Recopiez fidèlement le passage du texte sur le réseau de faux documents démantelé à Mbour, depuis « Les suspects interpellés » jusqu'à « les procédures légales. ».

• Extrait choisi
■ ■ ■ ■
La police de Mbour a frappé un grand coup contre la fraude documentaire. Les éléments de la Sûreté urbaine du commissariat central de Mbour, sur la Petite-Côte, ont démantelé un réseau de fabrication et de vente de faux documents administratifs, notamment des Certificats de mise en consommation (CMC). Deux individus ont été arrêtés dans cette affaire qui met en lumière un système organisé de falsification destiné à faciliter des démarches illégales contre paiement.
Les suspects interpellés sont Modou Rokhaya Fall, un restaurateur domicilié à Saly Carrefour, et Amad Diop, un mécanicien résidant à Guinaw-Rails. D’après les premières informations, Modou Rokhaya Fall serait le cerveau de ce réseau artisanal mais bien rodé. Il aurait mis en place un véritable trafic de faux documents administratifs, fabriqués à partir de modèles authentiques, et vendus à des particuliers souhaitant contourner les procédures légales.
L’affaire a éclaté à la suite d’un renseignement exploité par la Sûreté urbaine, selon lequel le restaurateur s’adonnait à la production de faux CMC, documents officiels utilisés notamment dans le cadre de la régularisation de véhicules importés. Contre une somme d’argent, il proposait à ses “clients” des certificats falsifiés censés provenir des autorités compétentes.
Une opération de filature et de surveillance a alors été montée par les enquêteurs. Celle-ci a permis d’intercepter Amad Diop, le complice présumé, au moment où il venait tout juste de récupérer un faux CMC fabriqué par Modou Rokhaya Fall. Les policiers ont ensuite procédé à l’arrestation du principal suspect, qui n’a pas tardé à reconnaître les faits lors de son interrogatoire.
Une perquisition effectuée à son domicile a permis aux enquêteurs de mettre la main sur un important lot de documents falsifiés, dont sept faux certificats de mise en consommation, ainsi que du matériel servant à leur confection. Ces éléments matériels viennent conforter les charges de faux et usage de faux en documents administratifs et de complicité retenues contre les deux hommes.
■ ■ ■ ■
• Section des données
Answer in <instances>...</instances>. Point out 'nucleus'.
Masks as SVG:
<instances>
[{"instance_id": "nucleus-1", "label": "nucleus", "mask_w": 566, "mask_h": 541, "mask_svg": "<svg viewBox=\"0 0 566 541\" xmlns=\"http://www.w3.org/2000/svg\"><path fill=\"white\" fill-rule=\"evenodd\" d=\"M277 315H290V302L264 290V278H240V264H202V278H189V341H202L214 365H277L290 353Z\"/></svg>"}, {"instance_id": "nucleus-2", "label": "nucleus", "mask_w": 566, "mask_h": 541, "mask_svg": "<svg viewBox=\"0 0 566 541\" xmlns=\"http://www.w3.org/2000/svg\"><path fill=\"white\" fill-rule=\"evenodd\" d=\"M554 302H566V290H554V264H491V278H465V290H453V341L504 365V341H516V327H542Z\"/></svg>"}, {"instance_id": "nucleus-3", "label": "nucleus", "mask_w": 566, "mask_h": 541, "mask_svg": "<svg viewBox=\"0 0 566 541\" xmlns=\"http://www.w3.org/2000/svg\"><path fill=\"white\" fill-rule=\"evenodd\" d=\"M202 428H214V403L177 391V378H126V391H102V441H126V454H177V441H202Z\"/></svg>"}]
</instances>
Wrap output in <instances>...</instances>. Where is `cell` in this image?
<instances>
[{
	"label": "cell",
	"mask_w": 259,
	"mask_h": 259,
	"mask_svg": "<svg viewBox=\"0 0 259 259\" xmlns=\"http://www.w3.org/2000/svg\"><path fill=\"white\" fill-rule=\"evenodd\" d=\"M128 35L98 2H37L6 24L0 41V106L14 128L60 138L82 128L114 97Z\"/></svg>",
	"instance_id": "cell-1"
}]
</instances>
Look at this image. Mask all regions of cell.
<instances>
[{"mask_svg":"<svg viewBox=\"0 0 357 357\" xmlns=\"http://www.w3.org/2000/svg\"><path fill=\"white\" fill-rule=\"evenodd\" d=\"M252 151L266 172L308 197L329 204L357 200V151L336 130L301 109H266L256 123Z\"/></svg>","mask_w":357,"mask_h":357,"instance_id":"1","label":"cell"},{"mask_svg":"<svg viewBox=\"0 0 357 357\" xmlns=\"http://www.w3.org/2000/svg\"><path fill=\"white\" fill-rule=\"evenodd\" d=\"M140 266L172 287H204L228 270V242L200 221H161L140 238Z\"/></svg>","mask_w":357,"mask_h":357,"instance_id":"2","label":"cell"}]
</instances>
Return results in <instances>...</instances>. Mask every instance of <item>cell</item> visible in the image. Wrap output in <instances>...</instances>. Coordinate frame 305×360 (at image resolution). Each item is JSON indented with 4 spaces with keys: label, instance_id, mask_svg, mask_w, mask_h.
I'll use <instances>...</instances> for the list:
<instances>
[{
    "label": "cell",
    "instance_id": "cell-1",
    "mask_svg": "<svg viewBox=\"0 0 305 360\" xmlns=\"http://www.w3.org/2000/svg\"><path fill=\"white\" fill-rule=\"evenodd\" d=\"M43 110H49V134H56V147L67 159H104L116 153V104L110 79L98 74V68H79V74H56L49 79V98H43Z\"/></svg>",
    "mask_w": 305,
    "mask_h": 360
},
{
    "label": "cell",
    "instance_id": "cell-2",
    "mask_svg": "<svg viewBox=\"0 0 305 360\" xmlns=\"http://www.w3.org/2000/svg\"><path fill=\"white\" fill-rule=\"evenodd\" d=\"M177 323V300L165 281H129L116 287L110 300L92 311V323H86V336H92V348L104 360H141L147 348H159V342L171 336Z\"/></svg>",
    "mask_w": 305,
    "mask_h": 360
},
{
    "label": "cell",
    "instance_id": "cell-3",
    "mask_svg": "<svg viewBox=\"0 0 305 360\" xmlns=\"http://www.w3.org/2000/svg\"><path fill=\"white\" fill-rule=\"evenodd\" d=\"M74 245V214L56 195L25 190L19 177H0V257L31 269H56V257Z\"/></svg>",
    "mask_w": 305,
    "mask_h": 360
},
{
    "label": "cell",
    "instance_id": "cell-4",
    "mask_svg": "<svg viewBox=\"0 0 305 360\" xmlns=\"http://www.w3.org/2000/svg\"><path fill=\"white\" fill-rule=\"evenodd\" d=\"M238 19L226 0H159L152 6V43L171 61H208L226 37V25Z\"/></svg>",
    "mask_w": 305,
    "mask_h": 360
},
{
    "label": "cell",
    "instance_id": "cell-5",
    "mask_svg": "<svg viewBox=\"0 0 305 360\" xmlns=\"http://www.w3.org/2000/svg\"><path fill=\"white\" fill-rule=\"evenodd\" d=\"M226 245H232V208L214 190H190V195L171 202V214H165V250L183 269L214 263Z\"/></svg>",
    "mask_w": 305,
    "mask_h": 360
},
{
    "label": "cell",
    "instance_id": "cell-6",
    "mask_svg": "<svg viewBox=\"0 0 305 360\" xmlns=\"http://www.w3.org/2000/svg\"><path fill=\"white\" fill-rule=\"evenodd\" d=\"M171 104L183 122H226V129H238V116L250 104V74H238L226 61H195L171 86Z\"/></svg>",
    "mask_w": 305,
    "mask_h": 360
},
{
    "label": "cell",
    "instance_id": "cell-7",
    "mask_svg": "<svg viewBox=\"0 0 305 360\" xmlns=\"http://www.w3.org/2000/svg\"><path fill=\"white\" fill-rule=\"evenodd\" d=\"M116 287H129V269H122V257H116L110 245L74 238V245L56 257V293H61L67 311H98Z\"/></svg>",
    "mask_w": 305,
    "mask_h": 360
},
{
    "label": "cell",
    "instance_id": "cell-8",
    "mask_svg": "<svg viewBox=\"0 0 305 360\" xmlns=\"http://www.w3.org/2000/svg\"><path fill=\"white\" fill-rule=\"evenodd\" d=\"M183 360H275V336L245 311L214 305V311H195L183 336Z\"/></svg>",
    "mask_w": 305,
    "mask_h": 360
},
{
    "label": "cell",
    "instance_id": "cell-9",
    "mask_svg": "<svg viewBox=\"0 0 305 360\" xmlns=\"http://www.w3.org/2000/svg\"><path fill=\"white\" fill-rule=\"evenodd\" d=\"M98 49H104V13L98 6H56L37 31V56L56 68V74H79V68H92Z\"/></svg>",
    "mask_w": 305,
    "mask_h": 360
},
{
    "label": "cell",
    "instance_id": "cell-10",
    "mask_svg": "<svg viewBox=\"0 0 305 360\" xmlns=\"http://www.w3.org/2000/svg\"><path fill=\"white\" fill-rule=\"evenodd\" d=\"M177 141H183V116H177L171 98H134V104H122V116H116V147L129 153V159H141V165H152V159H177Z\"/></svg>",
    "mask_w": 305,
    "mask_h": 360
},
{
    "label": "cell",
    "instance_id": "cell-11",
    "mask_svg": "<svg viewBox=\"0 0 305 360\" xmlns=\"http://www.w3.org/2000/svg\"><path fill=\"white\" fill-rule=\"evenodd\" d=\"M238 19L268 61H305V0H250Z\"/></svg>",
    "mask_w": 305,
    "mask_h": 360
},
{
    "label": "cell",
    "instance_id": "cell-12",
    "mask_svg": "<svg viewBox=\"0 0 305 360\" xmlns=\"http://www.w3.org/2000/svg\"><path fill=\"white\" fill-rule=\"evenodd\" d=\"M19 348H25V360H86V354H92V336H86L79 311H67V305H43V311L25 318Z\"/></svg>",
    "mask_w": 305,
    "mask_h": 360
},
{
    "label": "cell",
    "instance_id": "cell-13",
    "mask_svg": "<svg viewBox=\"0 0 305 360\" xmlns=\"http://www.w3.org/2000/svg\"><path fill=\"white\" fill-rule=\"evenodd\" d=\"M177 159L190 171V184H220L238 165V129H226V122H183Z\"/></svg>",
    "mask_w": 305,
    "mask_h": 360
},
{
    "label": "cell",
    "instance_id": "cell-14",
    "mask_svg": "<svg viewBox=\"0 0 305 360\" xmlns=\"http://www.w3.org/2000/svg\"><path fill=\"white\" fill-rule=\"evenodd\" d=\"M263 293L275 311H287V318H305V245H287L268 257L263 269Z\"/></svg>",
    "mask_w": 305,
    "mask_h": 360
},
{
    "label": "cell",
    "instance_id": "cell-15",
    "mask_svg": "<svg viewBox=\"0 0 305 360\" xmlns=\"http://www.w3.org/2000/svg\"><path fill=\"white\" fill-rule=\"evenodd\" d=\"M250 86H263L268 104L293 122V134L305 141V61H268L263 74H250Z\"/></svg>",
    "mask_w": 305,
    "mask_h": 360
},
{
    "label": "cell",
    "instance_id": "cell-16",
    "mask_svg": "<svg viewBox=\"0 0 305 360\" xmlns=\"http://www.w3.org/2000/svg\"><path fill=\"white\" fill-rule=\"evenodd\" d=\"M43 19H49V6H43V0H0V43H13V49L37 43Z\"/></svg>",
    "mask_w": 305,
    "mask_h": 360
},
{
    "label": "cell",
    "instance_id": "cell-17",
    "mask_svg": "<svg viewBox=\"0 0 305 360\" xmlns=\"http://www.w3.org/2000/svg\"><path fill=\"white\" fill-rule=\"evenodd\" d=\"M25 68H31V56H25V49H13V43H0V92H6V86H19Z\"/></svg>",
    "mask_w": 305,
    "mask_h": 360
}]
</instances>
■ ■ ■ ■
• Réponse à l'exercice
Les suspects interpellés sont Modou Rokhaya Fall, un restaurateur domicilié à Saly Carrefour, et Amad Diop, un mécanicien résidant à Guinaw-Rails. D’après les premières informations, Modou Rokhaya Fall serait le cerveau de ce réseau artisanal mais bien rodé. Il aurait mis en place un véritable trafic de faux documents administratifs, fabriqués à partir de modèles authentiques, et vendus à des particuliers souhaitant contourner les procédures légales.